The latest estimate of the area of forest land is 6,805 square miles (1.8 million ha.) of which 2,754 square miles (700,000 ha.) is State forest, 720 square miles (186,000 ha.) communal forest, and 202 square miles (62,300 ha.) privately-owned forest. The remainder is at present unallocated, but forest reservation is not yet complete, and it is probable that the area of State forest wild be considerably increased during the next decade.

Up to the end of World War II in 1945, forestry activities on the part of the Government consisted mainly in control of exploitation of the more valuable forests, such as the Widdringtonia forests on Mlanje Mountain, reservation of the main mountain areas and catchments, botanical investigations, and a considerable amount of experimental work in connection with the introduction and establishment of plantations of exotic species, notably eucalypts and pines, many of which have been proved to be easily grown under Nyasaland conditions and of great economic value.
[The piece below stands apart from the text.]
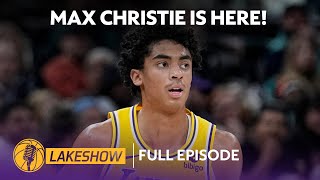 Max Christie Is Excited About His Future with the Lakers  Lakeshow [upl. by Enaffit]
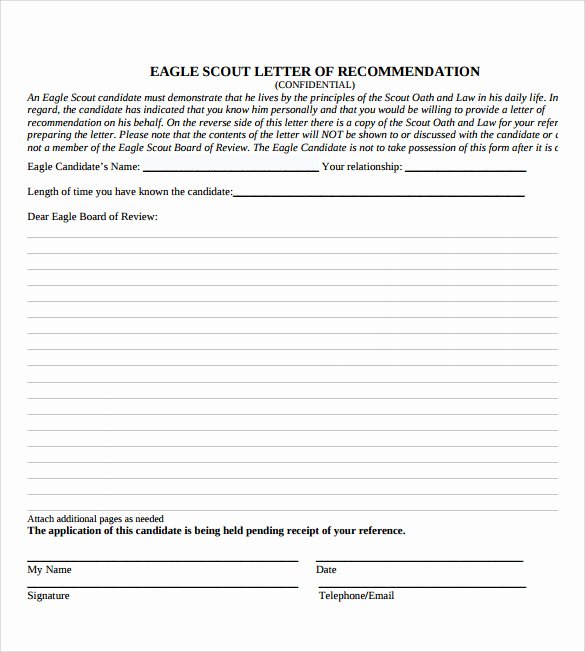 Boy Scouts Letter Of Recommendation Awesome 10 Eagle Scout Letter Of Re Mendation to Download for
Since the War, and particularly in the last three years, there has been a rapid expansion of forestry activities on the part of the Government. A small staff consisting of a Conservator of Forests and three Assistant Conservators, has been expanded to a total establishment of twenty-four European officers, distributed at ten forest stations in the three Provinces. Specialist sections covering forest surveys, utilization and staff training have been established within the past year and it is hoped to complete this by establishing a silvicultural research section as soon as possible. The main tasks of the expanded Forestry Department are: continuation of the forest reservation programme and its completion; survey and demarcation of all State forests; road and building construction in the more accessible and valuable forests as a preliminary to the introduction of sustained-yield management; afforestation, mainly with softwood species, indigenous and exotic, at the rate of 2,000 acres (809.4 ha.) a year, in order to build up and safeguard the country's supply of softwood timber; and the development of forestry and the timber industry generally based on an adequate and soundly-managed forest area. Good progress is being made in all these directions, and the next few years should see the establishment of forestry and its related industries as an important feature of the life of the Nyasaland Protectorate.

PAKISTAN

· With a view to integrating forest policy for the country as a whole, the Pakistan Government has constituted a Central Board of Forestry under the chairmanship of the Minister of Agriculture. Ministers in charge of forests in East Pakistan Punjab North West Frontier Province, Sind, Baluchistan, and Bahawalpur will be among the members of the Board, which will normally meet once a year.

UNITED KINGDOM

· A three-man mission has been visiting the West Indies, British Guiana and British Honduras to investigate the possibilities of increasing the production and marketing of timber. The mission was sent in accordance with the Government's policy to promote in the short term greater development of the timber sources of British overseas territories.

The mission concentrated upon raising the output of the large number of varieties of timbers not yet fully worked. It surveyed their distribution and productive potentialities. An assessment was also made of the possibilities of extending the markets for these timbers in the Caribbean and in Europe.